Carolyn G. Heilbrun, in Writing a Woman's Life, talked about the power of naming. Men, she said, have always done all the naming, and left women without the power to name and define ourselves and our lives. This is true in very concrete ways, for example, as we obtain our surnames from our fathers first, and then our husbands. If we marry more than once we may have three or more names in the course of a lifetime, names that have nothing to do with who we are in the way that, say, a Native American's sequence of names over her lifetime describes her character or deeds she has performed.

Even the names in our society have names. There's your maiden name, if you are a woman, and your married name. Both describe us not in our own terms, but in relationship to men. But then what do we want to be called? It's a similar problem to the one Malcolm X faced in ditching his "slave name." After a few hundred years it is impossible to know what your name would have been, should have been, had slavery never happened. So he just went with the X. Women would have to go back about 2,000 years to find our "real" names, because even your mother's name was a man's surname before her, and her mother's, too. For that reason, settling for keeping your maiden name despite marriage(s) just isn't going to cut it.
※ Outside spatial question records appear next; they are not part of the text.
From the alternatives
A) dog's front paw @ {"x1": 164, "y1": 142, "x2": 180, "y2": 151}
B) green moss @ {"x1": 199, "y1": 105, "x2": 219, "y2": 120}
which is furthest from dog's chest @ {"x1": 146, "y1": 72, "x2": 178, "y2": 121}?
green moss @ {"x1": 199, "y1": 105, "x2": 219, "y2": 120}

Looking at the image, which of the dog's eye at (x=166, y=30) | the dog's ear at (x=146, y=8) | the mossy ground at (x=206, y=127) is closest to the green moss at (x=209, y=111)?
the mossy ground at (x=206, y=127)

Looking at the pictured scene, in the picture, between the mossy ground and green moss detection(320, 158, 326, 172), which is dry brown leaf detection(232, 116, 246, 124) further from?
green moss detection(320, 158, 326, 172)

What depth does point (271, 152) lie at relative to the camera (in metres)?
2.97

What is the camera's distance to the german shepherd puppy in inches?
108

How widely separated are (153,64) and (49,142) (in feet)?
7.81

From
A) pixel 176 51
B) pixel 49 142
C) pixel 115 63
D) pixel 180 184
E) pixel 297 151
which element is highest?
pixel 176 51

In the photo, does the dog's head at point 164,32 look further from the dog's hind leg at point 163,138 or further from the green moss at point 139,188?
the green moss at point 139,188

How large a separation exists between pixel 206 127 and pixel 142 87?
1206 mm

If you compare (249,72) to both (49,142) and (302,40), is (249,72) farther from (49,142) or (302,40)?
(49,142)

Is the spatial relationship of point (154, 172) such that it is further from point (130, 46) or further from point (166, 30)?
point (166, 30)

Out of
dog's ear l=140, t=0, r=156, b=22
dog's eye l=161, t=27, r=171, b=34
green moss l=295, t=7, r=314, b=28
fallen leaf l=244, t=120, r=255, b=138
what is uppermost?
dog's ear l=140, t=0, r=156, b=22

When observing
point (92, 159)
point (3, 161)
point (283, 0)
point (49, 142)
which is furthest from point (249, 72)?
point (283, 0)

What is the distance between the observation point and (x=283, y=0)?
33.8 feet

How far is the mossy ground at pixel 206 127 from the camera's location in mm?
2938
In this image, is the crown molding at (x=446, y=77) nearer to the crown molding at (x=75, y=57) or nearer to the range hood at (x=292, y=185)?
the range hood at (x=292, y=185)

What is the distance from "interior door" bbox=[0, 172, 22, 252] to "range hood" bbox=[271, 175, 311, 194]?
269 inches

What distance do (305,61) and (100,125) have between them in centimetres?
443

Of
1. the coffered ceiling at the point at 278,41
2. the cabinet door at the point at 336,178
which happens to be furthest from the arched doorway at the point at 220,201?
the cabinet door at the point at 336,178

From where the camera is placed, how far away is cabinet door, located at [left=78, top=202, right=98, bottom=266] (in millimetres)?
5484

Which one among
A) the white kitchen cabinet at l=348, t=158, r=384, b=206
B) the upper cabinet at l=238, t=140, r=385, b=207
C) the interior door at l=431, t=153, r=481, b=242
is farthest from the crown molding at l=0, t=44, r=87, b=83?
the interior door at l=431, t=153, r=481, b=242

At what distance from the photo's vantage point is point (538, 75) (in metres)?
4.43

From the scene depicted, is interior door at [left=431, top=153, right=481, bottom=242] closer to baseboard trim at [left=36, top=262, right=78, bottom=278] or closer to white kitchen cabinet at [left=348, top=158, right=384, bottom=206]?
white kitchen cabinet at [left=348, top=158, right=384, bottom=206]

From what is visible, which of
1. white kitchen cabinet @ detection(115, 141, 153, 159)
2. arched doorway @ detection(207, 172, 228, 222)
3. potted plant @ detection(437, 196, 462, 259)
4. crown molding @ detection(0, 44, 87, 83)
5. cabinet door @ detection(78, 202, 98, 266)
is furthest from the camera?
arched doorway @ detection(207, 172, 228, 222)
Having one name gets us out of that box. And since a woman with a made-up name like, say, Wind Horse, seems kind of silly in mainstream America, I picked a good old English place name befitting my genealogy. Better yet, it sounds like a name either a girl or a boy could have been given, so it doesn't have the gendered expectations attached to it that a "Sally" or a "Joseph" would. That fits me, as I'm a little androgynous.

It will have to do until some mentor, some spiritual adviser, gives me my Indian name.

Simply,


1 comment:

Sonia said...

Sutton-

cool post. I think about this a lot.

Even though I refuse to marry, I want to keep my father's name. After going through the same thought process, I decided to transform my patriarchal name into a matriarchal name, bestowing it on my bastard children and instructing my daughters to do the same with their own. hopefully my sons, if any, will mind me and take their wives' names. if we start now, this system could really go somewhere.

and also, from your excellent point-maybe daughters should be encouraged to add a fourth name when they come of age, around 15? something that defines them in their opinion, or some aspect of themselves they are particularly proud of, or a wish for their womanhood. or just something they like. then, at 15 or whenever, they could choose what to be called as an adult woman.

I had a couple friends who did this of their own idea at age 12. one still goes by her new name, the other dropped it. I never did it because I liked my name, but I think it's rad. a great exercise in self-definition.